January 4: Colonel Telford Taylor presents the prosecution's case against the German High Command. He will be appointed lead prosecutor in subsequent Nuremberg trials.
January 28: During the French phase of the prosecution, French journalist Marie Claude Vaillant-Courturier provides eyewitness testimony to atrocities at the Auschwitz and Ravensbruck camps. She describes the process of selecting who would go to the gas chamber and the medical experiments performed on the inmates. The soon-to-be-notorious Auschwitz doctor Dr. Josef Mengele is mentioned for the first time at the trial.
February 11-12: Chief Soviet Prosecutor Roman Rudenko examines Field Marshal Friedrich Paulus, who incriminates Göring, Jodl, and Keitel in the aggressive war launched against Russia. When Paulus's testimony concludes, Göring shouts at his lawyer: "Ask that dirty pig if he's a traitor! Ask him if he has taken out Russian citizenship papers!"
February 22: George Kennan, an American diplomat based in Moscow, sends Washington the so-called "long telegram," which explains Soviet hostility toward the West and suggests a policy of containment.
March 5: In Fulton, Missouri, Winston Churchill delivers his famous "Iron Curtain" speech, urging the United States and Western Europe to unite against the Soviets.
March 13-22: Göring testifies. In long answers, he justifies German rearmament and seizing of territory as necessary for the growth of the Third Reich. In cross-examination Göring frustrates Jackson with his discursive answers and side comments permitted by the tribunal.
April 15: A defendant calls Rudolf Höss, a commandant at the Auschwitz concentration camp, who testifies that "hundreds of thousands of human beings were sent to their deaths." When confronted about his apparent indifference, Höss says, "Don't you see, we SS men were not supposed to think about these things; it never even occurred to us. ... We were all so trained to obey orders without even thinking that the thought of disobeying an order would never have occurred to anybody."
Late July: Prosecutors make closing arguments concerning individual defendants.
August 31: Defendants make their final statements.
September 2: The I.M.T. judges begin deliberations.
October 1: The I.M.T. hands down verdicts against 21 defendants.

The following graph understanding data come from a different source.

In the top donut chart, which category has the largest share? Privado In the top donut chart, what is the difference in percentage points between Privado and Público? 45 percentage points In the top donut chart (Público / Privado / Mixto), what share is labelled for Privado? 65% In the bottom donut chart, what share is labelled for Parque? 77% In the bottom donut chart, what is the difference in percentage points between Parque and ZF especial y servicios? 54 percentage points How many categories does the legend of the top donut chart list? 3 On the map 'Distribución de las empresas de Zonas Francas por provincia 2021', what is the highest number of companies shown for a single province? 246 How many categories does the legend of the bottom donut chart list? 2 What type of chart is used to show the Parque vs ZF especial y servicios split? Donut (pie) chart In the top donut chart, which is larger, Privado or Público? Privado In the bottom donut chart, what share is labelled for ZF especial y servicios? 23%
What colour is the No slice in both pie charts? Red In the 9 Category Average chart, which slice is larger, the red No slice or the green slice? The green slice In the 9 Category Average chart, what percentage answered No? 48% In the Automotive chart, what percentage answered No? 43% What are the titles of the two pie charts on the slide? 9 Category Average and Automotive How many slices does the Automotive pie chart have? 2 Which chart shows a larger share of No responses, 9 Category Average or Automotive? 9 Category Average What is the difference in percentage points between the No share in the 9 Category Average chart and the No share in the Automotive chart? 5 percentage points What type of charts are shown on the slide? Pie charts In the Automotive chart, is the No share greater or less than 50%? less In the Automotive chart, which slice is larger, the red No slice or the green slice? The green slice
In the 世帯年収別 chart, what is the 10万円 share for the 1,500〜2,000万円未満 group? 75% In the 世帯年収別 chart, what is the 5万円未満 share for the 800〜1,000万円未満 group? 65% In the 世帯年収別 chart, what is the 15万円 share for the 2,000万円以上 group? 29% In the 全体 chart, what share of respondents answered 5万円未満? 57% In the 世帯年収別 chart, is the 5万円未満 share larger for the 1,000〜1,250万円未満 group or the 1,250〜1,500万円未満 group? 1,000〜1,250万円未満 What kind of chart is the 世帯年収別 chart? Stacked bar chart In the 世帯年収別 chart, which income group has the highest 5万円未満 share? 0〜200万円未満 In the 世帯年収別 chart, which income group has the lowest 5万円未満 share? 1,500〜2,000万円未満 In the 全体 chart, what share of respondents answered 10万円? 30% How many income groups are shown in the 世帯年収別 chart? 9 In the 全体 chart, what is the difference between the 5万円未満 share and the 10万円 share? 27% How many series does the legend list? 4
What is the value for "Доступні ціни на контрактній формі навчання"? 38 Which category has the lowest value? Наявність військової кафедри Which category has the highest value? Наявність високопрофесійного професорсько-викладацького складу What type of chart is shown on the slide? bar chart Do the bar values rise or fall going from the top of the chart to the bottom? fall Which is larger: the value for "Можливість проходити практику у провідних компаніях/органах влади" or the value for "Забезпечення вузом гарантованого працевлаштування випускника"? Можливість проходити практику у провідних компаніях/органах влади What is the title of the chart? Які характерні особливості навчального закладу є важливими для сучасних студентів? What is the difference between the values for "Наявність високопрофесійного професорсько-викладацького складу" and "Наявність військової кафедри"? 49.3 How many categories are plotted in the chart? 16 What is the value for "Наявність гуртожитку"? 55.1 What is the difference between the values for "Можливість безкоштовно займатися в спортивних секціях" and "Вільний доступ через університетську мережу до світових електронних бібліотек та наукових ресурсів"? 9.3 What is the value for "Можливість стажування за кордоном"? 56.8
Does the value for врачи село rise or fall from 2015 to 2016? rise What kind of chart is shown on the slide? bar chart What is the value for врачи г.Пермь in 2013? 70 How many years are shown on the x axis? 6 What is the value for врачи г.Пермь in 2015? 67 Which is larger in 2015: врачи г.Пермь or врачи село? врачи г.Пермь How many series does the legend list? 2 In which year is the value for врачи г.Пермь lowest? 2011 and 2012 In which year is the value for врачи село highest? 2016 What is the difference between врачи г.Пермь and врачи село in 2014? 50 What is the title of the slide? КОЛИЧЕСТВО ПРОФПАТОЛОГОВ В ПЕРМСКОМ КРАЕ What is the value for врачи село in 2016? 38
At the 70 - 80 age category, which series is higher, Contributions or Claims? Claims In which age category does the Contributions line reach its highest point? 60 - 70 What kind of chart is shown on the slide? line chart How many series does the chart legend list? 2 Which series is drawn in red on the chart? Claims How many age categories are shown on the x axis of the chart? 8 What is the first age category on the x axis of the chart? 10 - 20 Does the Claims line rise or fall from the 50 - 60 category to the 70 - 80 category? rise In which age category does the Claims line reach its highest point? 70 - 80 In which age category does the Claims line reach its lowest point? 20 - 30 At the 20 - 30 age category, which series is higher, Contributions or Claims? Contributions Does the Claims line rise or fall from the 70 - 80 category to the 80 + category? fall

Three are acquitted, six are sentenced to prison terms, and twelve are condemned to death.
October 15: Göring commits suicide by swallowing a smuggled cyanide pill hours before his scheduled execution.
October 16: Eleven war criminals are hanged in Nuremberg. (The remains of Martin Bormann, who was convicted in absentia, will be located decades later in Berlin.) The bodies are placed face up in wooden coffins and photographed before being taken to Munich for cremation. The shocking photographs are made available to the press and published to wide disproval.
October 25: The United States Military Government for Germany establishes Military Tribunal I, which tries 23 Nazi physicians. The doctors are charged with carrying out the Nazi euthanasia program and conducting medical experiments on thousands of concentration camp prisoners, many of whom died or were permanently crippled. Sixteen of the doctors are found guilty. Seven are executed. This is the first of 12 Nuremberg trials prosecuted by the U.S. alone.